• Exercise details
Without omitting anything, retype the data that follows.

• Available records
---------------
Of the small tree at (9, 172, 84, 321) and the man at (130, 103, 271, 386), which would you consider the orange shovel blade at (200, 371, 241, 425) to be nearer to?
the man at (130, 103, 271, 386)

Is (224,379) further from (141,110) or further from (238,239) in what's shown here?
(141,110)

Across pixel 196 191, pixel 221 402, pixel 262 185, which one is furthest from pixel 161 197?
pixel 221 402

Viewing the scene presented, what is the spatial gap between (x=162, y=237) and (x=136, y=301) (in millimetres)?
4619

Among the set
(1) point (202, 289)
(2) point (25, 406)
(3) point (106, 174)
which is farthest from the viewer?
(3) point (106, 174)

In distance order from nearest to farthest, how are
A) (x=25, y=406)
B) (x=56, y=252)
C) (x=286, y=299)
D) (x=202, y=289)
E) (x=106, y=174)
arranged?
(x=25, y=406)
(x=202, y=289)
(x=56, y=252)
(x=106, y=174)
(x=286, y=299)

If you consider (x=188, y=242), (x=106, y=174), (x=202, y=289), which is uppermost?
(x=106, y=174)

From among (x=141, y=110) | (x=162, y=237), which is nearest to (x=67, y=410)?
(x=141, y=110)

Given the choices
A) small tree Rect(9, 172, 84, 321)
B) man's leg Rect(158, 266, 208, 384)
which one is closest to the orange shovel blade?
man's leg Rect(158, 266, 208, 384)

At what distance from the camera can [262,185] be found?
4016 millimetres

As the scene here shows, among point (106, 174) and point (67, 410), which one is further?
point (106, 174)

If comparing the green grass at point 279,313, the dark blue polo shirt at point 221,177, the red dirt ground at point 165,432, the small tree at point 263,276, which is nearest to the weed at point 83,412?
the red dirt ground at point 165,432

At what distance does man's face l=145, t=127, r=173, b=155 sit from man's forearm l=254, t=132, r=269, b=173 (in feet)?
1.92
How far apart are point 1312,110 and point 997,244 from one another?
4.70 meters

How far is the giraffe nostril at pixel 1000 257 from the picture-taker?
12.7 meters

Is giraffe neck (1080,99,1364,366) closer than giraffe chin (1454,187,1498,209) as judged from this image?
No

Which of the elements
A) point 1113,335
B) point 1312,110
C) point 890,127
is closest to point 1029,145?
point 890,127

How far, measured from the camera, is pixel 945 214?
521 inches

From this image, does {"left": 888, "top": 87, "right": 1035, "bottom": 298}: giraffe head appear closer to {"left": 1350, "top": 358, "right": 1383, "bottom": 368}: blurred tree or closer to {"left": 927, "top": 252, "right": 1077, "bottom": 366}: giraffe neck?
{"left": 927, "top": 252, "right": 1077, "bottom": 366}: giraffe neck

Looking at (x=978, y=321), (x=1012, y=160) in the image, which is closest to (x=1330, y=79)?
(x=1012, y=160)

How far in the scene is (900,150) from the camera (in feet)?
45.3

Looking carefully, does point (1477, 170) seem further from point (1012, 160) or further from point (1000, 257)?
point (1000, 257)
---------------
• Task result
Of the small tree at (9, 172, 84, 321) and the man at (130, 103, 271, 386), which would you consider the orange shovel blade at (200, 371, 241, 425) to be nearer to?
the man at (130, 103, 271, 386)

Is (224,379) further from (141,110) or further from (238,239) in what's shown here?
(141,110)

Across pixel 196 191, pixel 221 402, pixel 262 185, which one is furthest from pixel 161 197?
pixel 221 402

Viewing the scene presented, what is the spatial gap between (x=162, y=237) and (x=136, y=301) (in millimetres)?
4619

Among the set
(1) point (202, 289)
(2) point (25, 406)
(3) point (106, 174)
which is farthest from the viewer?
(3) point (106, 174)

In distance order from nearest to farthest, how are
A) (x=25, y=406)
B) (x=56, y=252)
C) (x=286, y=299)
D) (x=202, y=289)
E) (x=106, y=174)
arranged?
(x=25, y=406)
(x=202, y=289)
(x=56, y=252)
(x=106, y=174)
(x=286, y=299)

If you consider (x=188, y=242), (x=106, y=174), (x=202, y=289), which is uppermost?
(x=106, y=174)

From among (x=141, y=110) | (x=162, y=237), which is nearest to (x=67, y=410)?
(x=141, y=110)

Given the choices
A) small tree Rect(9, 172, 84, 321)
B) man's leg Rect(158, 266, 208, 384)
which one is closest to the orange shovel blade?
man's leg Rect(158, 266, 208, 384)

At what distance from the camera can [262,185] be found?
4016 millimetres

As the scene here shows, among point (106, 174) and point (67, 410), which one is further?
point (106, 174)

If comparing the green grass at point 279,313, the dark blue polo shirt at point 221,177, the red dirt ground at point 165,432, the small tree at point 263,276, which is nearest to the weed at point 83,412?
the red dirt ground at point 165,432

At what distance does man's face l=145, t=127, r=173, b=155 sit from man's forearm l=254, t=132, r=269, b=173 (in feet)?
1.92
How far apart are point 1312,110 and point 997,244 from one another?
4.70 meters

How far is the giraffe nostril at pixel 1000 257 from the picture-taker?
12.7 meters

Is giraffe neck (1080,99,1364,366) closer than giraffe chin (1454,187,1498,209) as judged from this image?
No

Which of the elements
A) point 1113,335
B) point 1312,110
C) point 890,127
is closest to point 1029,145?
point 890,127

How far, measured from the camera, is pixel 945 214?
521 inches

From this image, does {"left": 888, "top": 87, "right": 1035, "bottom": 298}: giraffe head appear closer to {"left": 1350, "top": 358, "right": 1383, "bottom": 368}: blurred tree or closer to {"left": 927, "top": 252, "right": 1077, "bottom": 366}: giraffe neck?
{"left": 927, "top": 252, "right": 1077, "bottom": 366}: giraffe neck

Looking at (x=978, y=321), (x=1012, y=160) in the image, which is closest to (x=1330, y=79)?
(x=1012, y=160)

How far in the scene is (900,150) from the camera (in feet)?
45.3

Looking carefully, does point (1477, 170) seem further from point (1012, 160) or further from point (1000, 257)?
point (1000, 257)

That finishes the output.